ジャポニスム2018 「明治」/「ジャポニスムの150年」

2018年12月15日号

「明治」
会期:2018/10/17〜2019/01/14
ギメ東洋美術館[パリ]

「ジャポニスムの150年」
会期:2018/11/15〜2019/03/03
装飾美術館[パリ]

デモで炎上中のパリでは、シャンゼリゼに沿ったメトロの1号線を中心に複数の主要な駅が閉鎖されていたため、自由に乗り換えができず、パズルのように面倒な移動になったが、ジャポニスム2018に関連した展示をいくつかまわった。

明治150年を記念したギメ東洋美術館の「明治」展は、帝国と天皇の肖像に始まり、超絶的な技術による工芸復興、そして海外に影響を与えたジャポニスムの展開をたどる。最後のセクションでは、あえてキャプションを別の場所に置き、日本と西欧を混ぜて、来場者に考えさせる展示が行なわれていた。装飾過剰な作品など、おそらく今の日本人からは中国風に感じられるものが多いだろう。なお、展示はギメとロンドンのコレクションで構成されており、これまで低く評価された明治時代の工芸を再評価するものだった。

装飾美術館はデモが行進するリヴォリ通り側のエントランスは閉鎖されていたが、反対側の中庭からは入場することができた。「ジャポニスムの150年」展は、「発見者」(同館における日本紹介の歴史、万博の展示や収集家のコレクション)「自然」「時間」「動き」「革新」(三宅一生、田中一光、福田繁雄、倉俣史朗、コム・デ・ギャルソンなど)という5つのテーマによって、近現代の日本のデザイン史(工芸、家具、図案、衣服)を紹介する。空間にゆとりをもって展示するアートと違い、多ジャンルかつ膨大な数が出品されていたが、これを見事にさばくシステムを実現したのが、藤本壮介の会場構成だった。グリッド、沿った矩形、円、掛け軸風、一反木綿風など、テーマごとに什器のデザインを変え、次は何がくるのかと目を楽しませてくれた。

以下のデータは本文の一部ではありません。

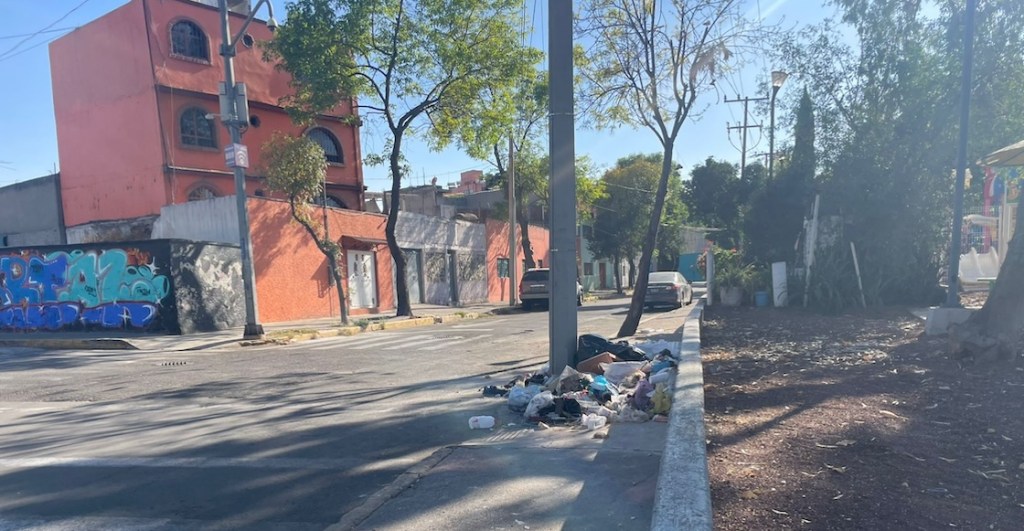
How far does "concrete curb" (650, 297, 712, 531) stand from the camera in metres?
2.58

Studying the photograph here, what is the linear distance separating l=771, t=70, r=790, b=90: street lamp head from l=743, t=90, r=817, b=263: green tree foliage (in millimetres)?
1904

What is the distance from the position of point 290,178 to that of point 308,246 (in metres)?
4.81

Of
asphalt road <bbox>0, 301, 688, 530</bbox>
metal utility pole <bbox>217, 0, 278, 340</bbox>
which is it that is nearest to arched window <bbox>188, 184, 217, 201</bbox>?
metal utility pole <bbox>217, 0, 278, 340</bbox>

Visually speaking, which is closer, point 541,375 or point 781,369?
point 781,369

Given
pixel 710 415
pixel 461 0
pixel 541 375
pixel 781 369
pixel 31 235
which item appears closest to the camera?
pixel 710 415

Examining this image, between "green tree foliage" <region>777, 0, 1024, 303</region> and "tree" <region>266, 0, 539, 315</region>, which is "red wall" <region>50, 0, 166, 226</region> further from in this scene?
"green tree foliage" <region>777, 0, 1024, 303</region>

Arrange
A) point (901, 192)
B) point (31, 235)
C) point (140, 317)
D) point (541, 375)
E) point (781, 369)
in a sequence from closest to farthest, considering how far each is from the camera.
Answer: point (781, 369), point (541, 375), point (901, 192), point (140, 317), point (31, 235)

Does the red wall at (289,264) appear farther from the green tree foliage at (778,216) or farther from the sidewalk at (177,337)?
the green tree foliage at (778,216)

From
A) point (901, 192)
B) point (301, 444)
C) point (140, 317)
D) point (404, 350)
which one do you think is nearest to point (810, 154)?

ギメ東洋美術館と装飾美術館で、日本のデザイン展を同時に開催していたのは興味深い。前者は明治時代に日本が海外に輸出して外貨を稼いだ装飾的な工芸であるのに対し、後者の企画は日本側からもキュレーターが参加し、今の日本が西洋に見てほしいクールなデザインだからだ。両者の違いから、裏返しのジャポニスムを読みとることもできるだろう。

パリ、デモの様子


ギメ東洋美術館、外観


「明治」展、会場の様子


「ジャポニスムの150年」展、「発見者」の展示


「ジャポニスムの150年」展、「自然」の展示


「ジャポニスムの150年」展、「動き」の展示


2018/12/01(土)(五十嵐太郎)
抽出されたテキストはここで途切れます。